Evolocumab population PK replication (Kuchimanchi 2018)

Kuchimanchi et al. (2018) characterised the population pharmacokinetics of evolocumab, a fully human IgG2 monoclonal antibody against proprotein convertase subtilisin/kexin type 9 (PCSK9), in 3414 subjects pooled across 11 clinical studies spanning phase 1, 2, and 3 (healthy volunteers plus patients with hypercholesterolemia, including heterozygous familial hypercholesterolemia and statin-intolerance cohorts). The final model is a one-compartment model with first-order SC absorption from a depot compartment and parallel linear plus Michaelis–Menten (target-mediated) elimination from the central compartment.
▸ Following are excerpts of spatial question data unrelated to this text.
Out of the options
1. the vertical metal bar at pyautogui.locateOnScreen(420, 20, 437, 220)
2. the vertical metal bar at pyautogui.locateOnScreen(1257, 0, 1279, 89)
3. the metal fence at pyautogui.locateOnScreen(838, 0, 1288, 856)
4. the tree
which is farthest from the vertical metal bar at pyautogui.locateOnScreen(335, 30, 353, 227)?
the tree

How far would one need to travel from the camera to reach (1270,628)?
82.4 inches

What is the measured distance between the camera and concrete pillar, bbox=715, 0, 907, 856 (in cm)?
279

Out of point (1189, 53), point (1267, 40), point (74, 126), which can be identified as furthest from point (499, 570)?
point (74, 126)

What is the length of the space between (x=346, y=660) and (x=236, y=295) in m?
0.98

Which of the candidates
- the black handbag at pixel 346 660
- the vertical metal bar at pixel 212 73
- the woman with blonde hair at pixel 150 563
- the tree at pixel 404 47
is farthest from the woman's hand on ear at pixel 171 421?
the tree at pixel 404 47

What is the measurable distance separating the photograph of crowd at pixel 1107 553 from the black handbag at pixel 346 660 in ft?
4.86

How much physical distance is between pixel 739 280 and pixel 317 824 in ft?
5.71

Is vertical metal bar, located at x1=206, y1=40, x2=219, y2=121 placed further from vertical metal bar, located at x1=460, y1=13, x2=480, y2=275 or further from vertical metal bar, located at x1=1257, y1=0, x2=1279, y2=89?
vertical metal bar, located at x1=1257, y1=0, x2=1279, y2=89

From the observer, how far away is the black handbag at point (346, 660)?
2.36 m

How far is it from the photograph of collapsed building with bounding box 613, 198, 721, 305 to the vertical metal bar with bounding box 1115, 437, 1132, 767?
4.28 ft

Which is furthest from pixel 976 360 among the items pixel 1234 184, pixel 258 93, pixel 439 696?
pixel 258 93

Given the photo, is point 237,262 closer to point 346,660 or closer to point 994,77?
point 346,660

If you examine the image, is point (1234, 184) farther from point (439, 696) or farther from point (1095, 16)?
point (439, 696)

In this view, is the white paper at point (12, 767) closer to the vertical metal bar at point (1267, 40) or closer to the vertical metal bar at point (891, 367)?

Body weight entered as a power effect on CL, V, and Vmax; female sex multiplied V; statin monotherapy, ezetimibe use (functionally the statin + ezetimibe combination-therapy indicator), and baseline PCSK9 modified Vmax. The absorption rate constant (ka), SC bioavailability (F), Michaelis–Menten constant (km), and Vmax typical value were fixed in the updated phase 3 population PK model.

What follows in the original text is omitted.